__Problem to work on__:
According to the net neutrality talk, what sparked last week's surge of attention to Net Neutrality? Answer in one to three sentences.

=== Page extract ===

Net Neutrality, in a Nutshell, Is a Nondiscrimination Law
I spoke yesterday to Net Neutrality advocates and supporters who are wondering how the current legal battle over the FCC’s open-internet rules fits into the history of this issue. Here’s what I told them in what they billed as a five-minute “lightning talk” on the topic.
Whatever your background or connection to Net Neutrality, you probably heard a lot more about it last week, when even through the rush of holiday travel the issue broke through into “old” media channels, social media and Thanksgiving dinner conversations.
All of this was sparked by the news that Trump’s FCC chairman, Ajit Pai, plans to undo the Net Neutrality rules set in place in 2015 during the Obama administration.
So in this lightning-round discussion, I’ll talk about what Net Neutrality is and its legal history before launching into the important question of where we go from here.
Free Press and Free Press Action Fund, with our allies, are fighting back in the courts, in Congress and in the streets. We’re seeing nationwide protests to stop Pai’s plan, and we will sue the FCC if the rules are overturned. But what exactly are we fighting for?
At risk of switching forces of nature in a lightning talk, I’ll talk about gravity instead of lightning.
My wife is a kids’ musician who sings fun songs about science. One of her lyrics says “Gravity is not just a good idea, it’s the law!”

=== Provided material ===

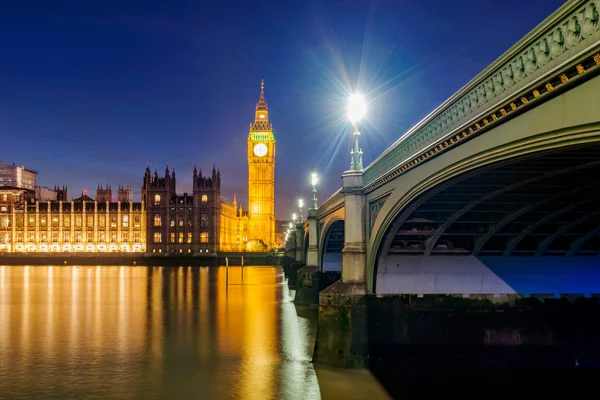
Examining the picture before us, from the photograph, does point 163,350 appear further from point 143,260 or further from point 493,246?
point 143,260

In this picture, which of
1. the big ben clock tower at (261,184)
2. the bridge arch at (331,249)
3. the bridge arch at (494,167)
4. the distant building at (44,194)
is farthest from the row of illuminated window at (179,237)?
the bridge arch at (494,167)

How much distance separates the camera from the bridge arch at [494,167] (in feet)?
25.9

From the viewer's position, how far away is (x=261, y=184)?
180 meters

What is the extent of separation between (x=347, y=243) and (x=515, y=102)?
13852mm

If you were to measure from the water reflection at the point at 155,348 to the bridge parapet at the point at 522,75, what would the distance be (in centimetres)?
973

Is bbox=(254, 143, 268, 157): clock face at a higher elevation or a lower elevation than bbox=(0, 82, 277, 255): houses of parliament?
higher

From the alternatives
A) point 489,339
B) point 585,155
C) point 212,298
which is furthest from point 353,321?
point 212,298

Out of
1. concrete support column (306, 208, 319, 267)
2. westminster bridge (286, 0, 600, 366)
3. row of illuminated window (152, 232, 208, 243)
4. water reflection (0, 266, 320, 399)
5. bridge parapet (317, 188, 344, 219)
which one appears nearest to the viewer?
westminster bridge (286, 0, 600, 366)

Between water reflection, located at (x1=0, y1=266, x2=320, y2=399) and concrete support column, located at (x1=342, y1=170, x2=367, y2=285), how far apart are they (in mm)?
3933

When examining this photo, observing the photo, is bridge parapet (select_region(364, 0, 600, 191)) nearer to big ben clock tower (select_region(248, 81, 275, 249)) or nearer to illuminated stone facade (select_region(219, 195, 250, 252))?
illuminated stone facade (select_region(219, 195, 250, 252))

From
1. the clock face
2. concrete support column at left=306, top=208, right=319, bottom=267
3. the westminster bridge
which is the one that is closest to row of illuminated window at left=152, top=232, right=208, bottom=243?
the clock face

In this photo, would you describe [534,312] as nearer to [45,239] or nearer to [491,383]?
[491,383]

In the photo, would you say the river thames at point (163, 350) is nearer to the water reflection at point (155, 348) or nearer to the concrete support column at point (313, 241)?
the water reflection at point (155, 348)

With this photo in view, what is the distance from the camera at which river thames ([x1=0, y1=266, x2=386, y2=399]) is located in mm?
19469
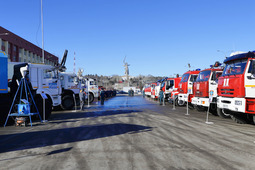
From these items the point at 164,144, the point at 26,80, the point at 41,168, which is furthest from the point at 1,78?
the point at 164,144

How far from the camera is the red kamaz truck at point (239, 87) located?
→ 323 inches

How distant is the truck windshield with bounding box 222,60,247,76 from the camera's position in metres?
8.99

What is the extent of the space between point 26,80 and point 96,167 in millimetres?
7732

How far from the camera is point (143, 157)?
4.95 metres

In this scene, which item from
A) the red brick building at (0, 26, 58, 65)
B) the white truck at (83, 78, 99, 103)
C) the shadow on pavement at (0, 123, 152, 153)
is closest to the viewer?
the shadow on pavement at (0, 123, 152, 153)

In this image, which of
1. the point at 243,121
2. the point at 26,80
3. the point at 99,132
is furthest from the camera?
the point at 26,80

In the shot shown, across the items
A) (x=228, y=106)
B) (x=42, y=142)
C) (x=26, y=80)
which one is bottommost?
(x=42, y=142)

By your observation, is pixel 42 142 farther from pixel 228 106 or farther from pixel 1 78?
pixel 228 106

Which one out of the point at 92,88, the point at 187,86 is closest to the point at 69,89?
the point at 92,88

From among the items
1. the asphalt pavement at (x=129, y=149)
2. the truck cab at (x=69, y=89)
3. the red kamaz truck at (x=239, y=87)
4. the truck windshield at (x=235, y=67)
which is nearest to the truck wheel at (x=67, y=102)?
the truck cab at (x=69, y=89)

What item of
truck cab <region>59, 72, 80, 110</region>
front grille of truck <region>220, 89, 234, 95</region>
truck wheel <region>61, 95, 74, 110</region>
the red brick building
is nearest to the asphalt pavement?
front grille of truck <region>220, 89, 234, 95</region>

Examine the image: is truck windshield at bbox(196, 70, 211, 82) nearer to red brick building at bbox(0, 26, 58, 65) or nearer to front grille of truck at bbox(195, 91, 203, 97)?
front grille of truck at bbox(195, 91, 203, 97)

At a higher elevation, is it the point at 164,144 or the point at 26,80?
the point at 26,80

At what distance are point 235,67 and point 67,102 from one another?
12028 millimetres
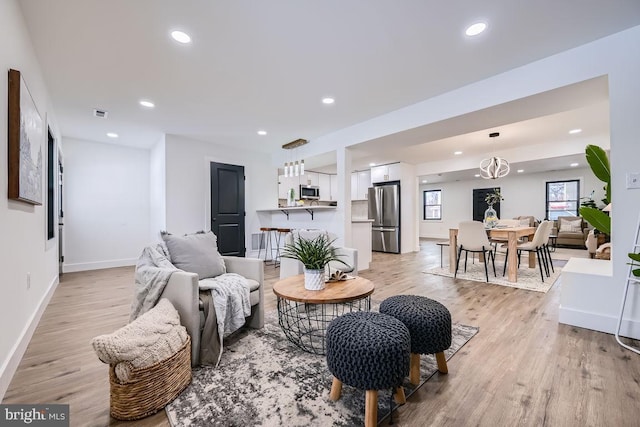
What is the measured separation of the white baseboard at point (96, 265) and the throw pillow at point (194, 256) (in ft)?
12.0

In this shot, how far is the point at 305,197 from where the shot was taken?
23.1ft

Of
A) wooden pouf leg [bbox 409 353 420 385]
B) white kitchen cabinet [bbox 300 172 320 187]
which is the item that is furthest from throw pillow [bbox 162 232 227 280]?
white kitchen cabinet [bbox 300 172 320 187]

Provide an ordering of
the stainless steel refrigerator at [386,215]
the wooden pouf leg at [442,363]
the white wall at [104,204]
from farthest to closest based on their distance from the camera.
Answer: the stainless steel refrigerator at [386,215] < the white wall at [104,204] < the wooden pouf leg at [442,363]

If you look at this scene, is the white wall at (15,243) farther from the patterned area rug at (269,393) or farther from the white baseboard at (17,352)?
the patterned area rug at (269,393)

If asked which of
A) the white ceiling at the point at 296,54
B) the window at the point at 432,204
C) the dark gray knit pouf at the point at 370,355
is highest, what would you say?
the white ceiling at the point at 296,54

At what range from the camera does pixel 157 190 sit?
5371mm

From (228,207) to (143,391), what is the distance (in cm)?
451

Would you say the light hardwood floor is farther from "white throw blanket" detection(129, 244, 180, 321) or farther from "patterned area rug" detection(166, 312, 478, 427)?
"white throw blanket" detection(129, 244, 180, 321)

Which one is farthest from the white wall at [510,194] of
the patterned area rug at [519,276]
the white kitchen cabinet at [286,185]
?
the white kitchen cabinet at [286,185]

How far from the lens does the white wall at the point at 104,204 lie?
5188 mm

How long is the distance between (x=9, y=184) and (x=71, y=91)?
2.10 meters

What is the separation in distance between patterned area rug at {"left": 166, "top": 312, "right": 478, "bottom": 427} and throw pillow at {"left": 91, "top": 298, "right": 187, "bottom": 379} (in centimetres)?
31

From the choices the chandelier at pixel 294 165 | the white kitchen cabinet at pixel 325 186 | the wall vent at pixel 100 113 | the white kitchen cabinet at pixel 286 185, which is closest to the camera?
the wall vent at pixel 100 113

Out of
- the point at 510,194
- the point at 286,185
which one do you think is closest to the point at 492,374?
the point at 286,185
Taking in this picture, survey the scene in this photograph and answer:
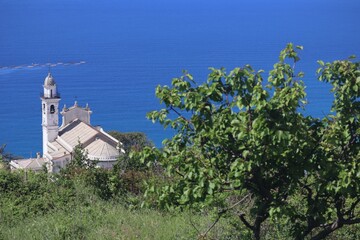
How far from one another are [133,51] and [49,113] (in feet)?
141

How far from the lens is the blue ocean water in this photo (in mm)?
43312

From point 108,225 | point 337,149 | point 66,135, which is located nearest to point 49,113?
point 66,135

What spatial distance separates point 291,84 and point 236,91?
351 mm

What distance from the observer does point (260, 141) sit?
3.62m

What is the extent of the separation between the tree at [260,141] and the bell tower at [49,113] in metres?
25.7

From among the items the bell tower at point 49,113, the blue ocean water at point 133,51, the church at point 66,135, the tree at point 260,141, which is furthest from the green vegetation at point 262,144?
the bell tower at point 49,113

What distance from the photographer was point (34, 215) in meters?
6.35

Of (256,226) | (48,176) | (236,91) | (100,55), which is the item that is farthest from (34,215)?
(100,55)

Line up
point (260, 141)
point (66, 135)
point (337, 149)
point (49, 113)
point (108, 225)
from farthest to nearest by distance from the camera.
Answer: point (49, 113) < point (66, 135) < point (108, 225) < point (337, 149) < point (260, 141)

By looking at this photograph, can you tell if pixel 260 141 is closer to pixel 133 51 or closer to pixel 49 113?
pixel 49 113

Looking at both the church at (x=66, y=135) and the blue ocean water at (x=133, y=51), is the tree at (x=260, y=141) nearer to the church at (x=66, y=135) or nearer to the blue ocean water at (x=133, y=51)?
the church at (x=66, y=135)

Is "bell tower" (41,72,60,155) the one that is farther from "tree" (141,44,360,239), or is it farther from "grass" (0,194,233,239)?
"tree" (141,44,360,239)

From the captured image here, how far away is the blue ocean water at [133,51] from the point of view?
43.3m

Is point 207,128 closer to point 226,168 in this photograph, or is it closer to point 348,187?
point 226,168
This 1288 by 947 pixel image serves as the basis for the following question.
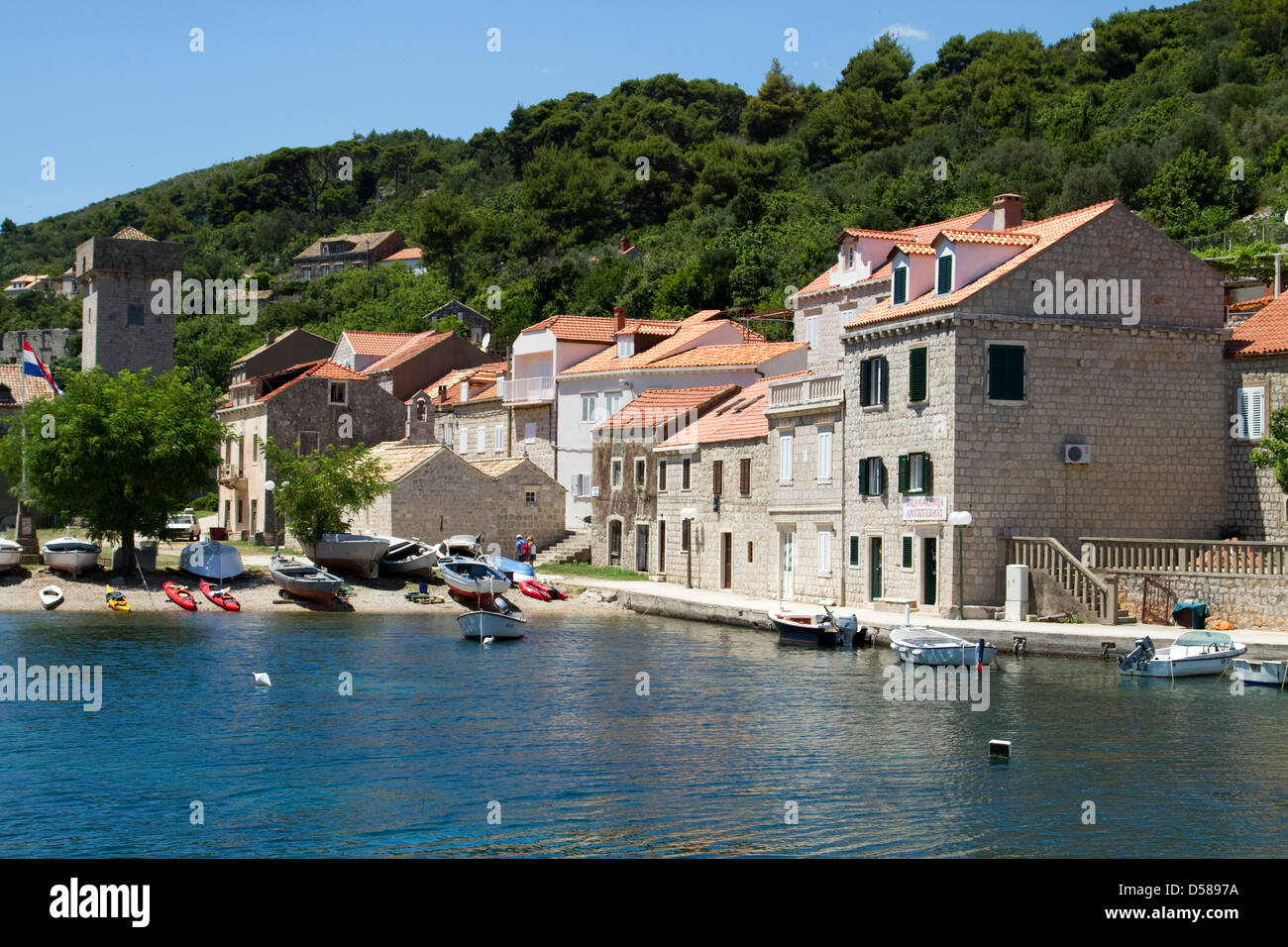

===

__Solution for this task__:
The surge was sparked by news that Trump's FCC chairman, Ajit Pai, plans to undo the Net Neutrality rules put in place in 2015 during the Obama administration.